D’une manière générale des enquêtes effectuées dans certains pays européens ont montré que l’intérêt à la chose publique, à la gestion de la société, donc à la politique, croît quand les jeunes connaissent déjà des liens très forts avec la société tels l’entrée dans la vie active, le mariage et la décision d’avoir des enfants. Si aucun de ces trois éléments n’entre en jeu, l’intérêt pour les problèmes de la société est fort peu développé ou très limité.

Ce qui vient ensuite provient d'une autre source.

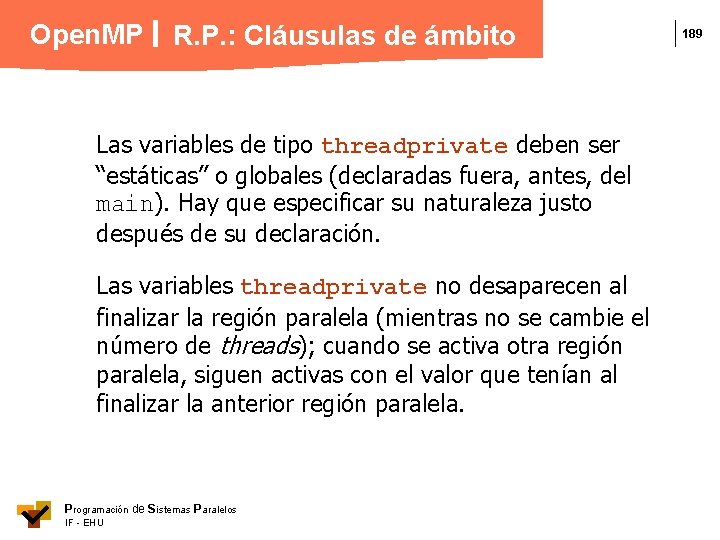 OpenMP | R.P.: Cláusulas de ámbito

189

Las variables de tipo threadprivate deben ser “estáticas” o globales (declaradas fuera, antes, del main). Hay que especificar su naturaleza justo después de su declaración.

Las variables threadprivate no desaparecen al finalizar la región paralela (mientras no se cambie el número de threads); cuando se activa otra región paralela, siguen activas con el valor que tenían al finalizar la anterior región paralela.

Programación de Sistemas Paralelos
IF - EHU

Au lieu de laisser une grande partie de la jeunesse au bord de la touche en ne les considérant pas comme des citoyens à part entière, la question de trouver des voies et moyens pour faciliter leur intégration dans la société d’aujourd’hui est posée.“
Un déséquilibre qui interroge
Autre phénomène inquiétant dans ce contexte, le déséquilibre dû à la pyramide des âges de l’électorat en faveur des classes d’âge plus élevées qui trouve son explication dans le fait que les êtres humains, surtout dans nos sociétés très développées, deviennent de plus en plus âgés, ce qui a comme conséquence que le nombre et le poids des électeurs âgés ou très âgés n’a eu de cesse d’augmenter au fil du temps. Donc logiquement, les problèmes liés aux personnes âgées et leur impact politique deviennent de plus en plus importants, comparés à ceux des catégories plus jeunes, relégués au second plan.

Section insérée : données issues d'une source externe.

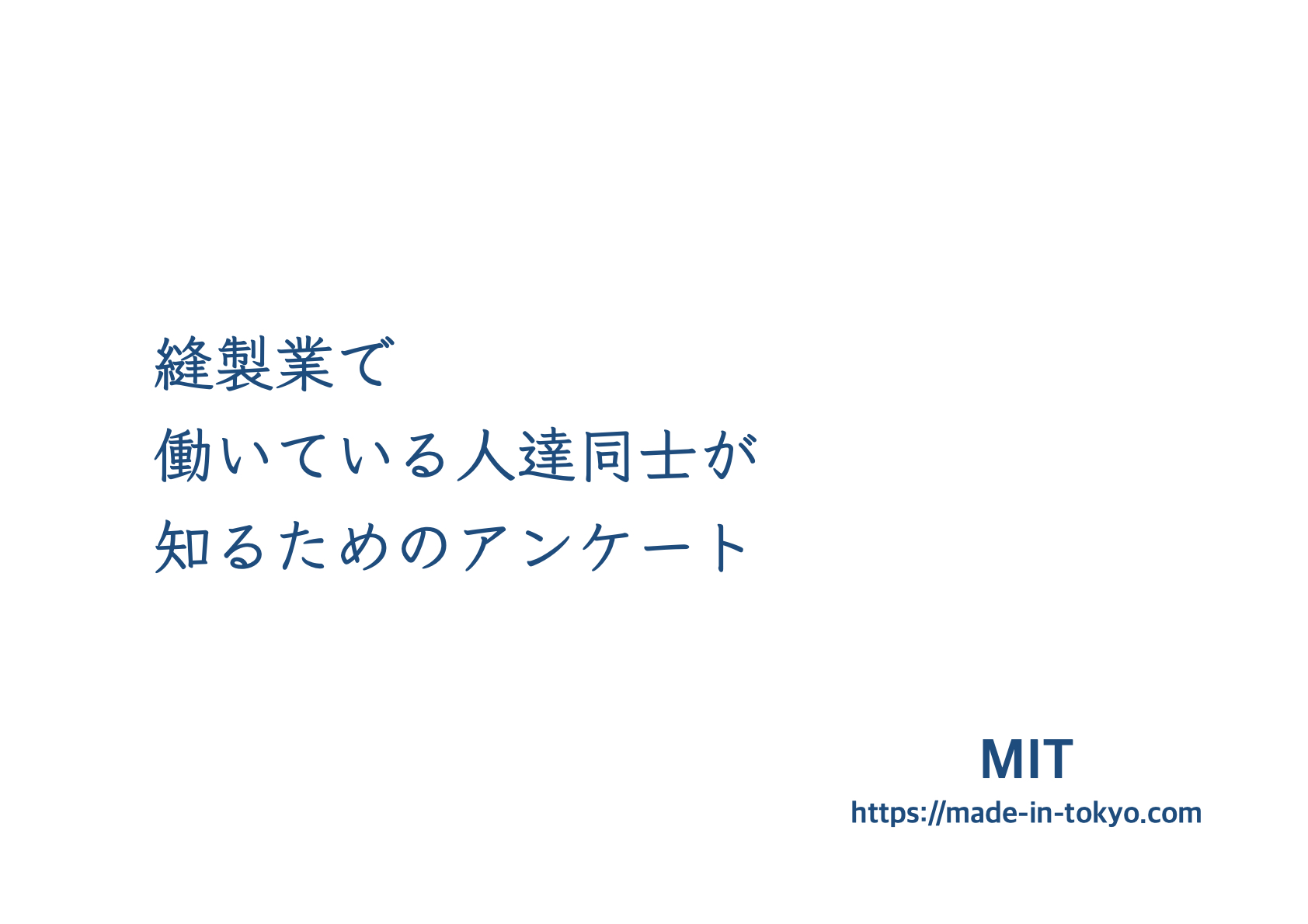 縫製業で
働いている人達同士が
知るためのアンケート

MIT
https://made-in-tokyo.com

D’autres arguments qui plaident pour …
On peut se poser la question de savoir pourquoi on refuse à une grande catégorie de jeunes le droit de vote alors qu’on leur donne la possibilité de faire le permis de conduire et de piloter une voiture ou une moto, idem le droit de se marier et/ou d’avoir des enfants, d’ouvrir un compte bancaire, de contracter un prêt bancaire, de signer des contrats, de créer une association sans but lucratif, voire même une société à responsabilité limitée ou une société anonyme, d’avoir une activité professionnelle, de voyager seul à travers le monde, d’être indépendant des parents, etc., etc.

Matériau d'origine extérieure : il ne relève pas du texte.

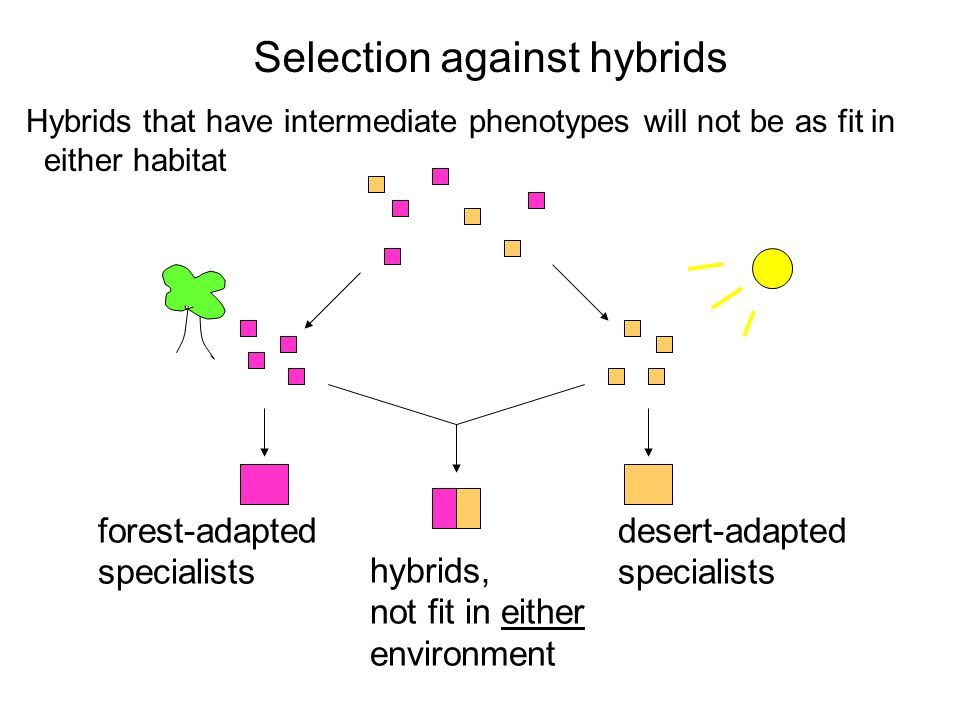 Selection against hybrids

Hybrids that have intermediate phenotypes will not be as fit in either habitat

forest-adapted specialists

hybrids, not fit in either environment

desert-adapted specialists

Pourquoi ce manque de confiance vis-à-vis des jeunes, cette attitude recroquevillée sur des valeurs et réglementations anciennes dépassées par l’évolution de la société? Pourquoi vouloir refuser un droit démocratique élémentaire à d’autres, pourtant déjà adultes pour la plupart et pleinement engagés dans la société?
Rétropédalage ou comment manger son chapeau?

Le gouvernement actuel n’a aucune volonté politique ou intérêt quelconque d’aborder le sujet d’un perfectionnement de la démocratie ou d’un élargissement du corps électoral. De toute façon il est rébarbatif à toute forme de changement, sauf s’il s’agit de détricoter notre législation sociale. Au Luxembourg, la majeure partie des électeurs sont des concitoyens âgés, donc potentiellement plutôt conservateurs, rétifs à toute forme de changement, préférant camper sur des positions anciennes et bien connues, ayant peur de lendemains qui ne chanteront peut-être pas. Il y a quelques années, un ancien jeune, d’un des partis gouvernementaux, devenu entretemps député, s’était emparé du sujet de l’abaissement de l’âge minimum relatif au droit de vote et l’a articulé politiquement. Or, il a fallu déchanter rapidement. Son courage politique était inversement proportionnel à son ambition politique. Très vite, pour ne froisser personne, il a renié ses anciennes positions lorsqu’il s’est agi de devenir député et secrétaire général du parti. Dorénavant, il fallait hurler avec les loups pour avancer …
Avoir des positions politiques pointues ou faire carrière, il faut choisir des fois!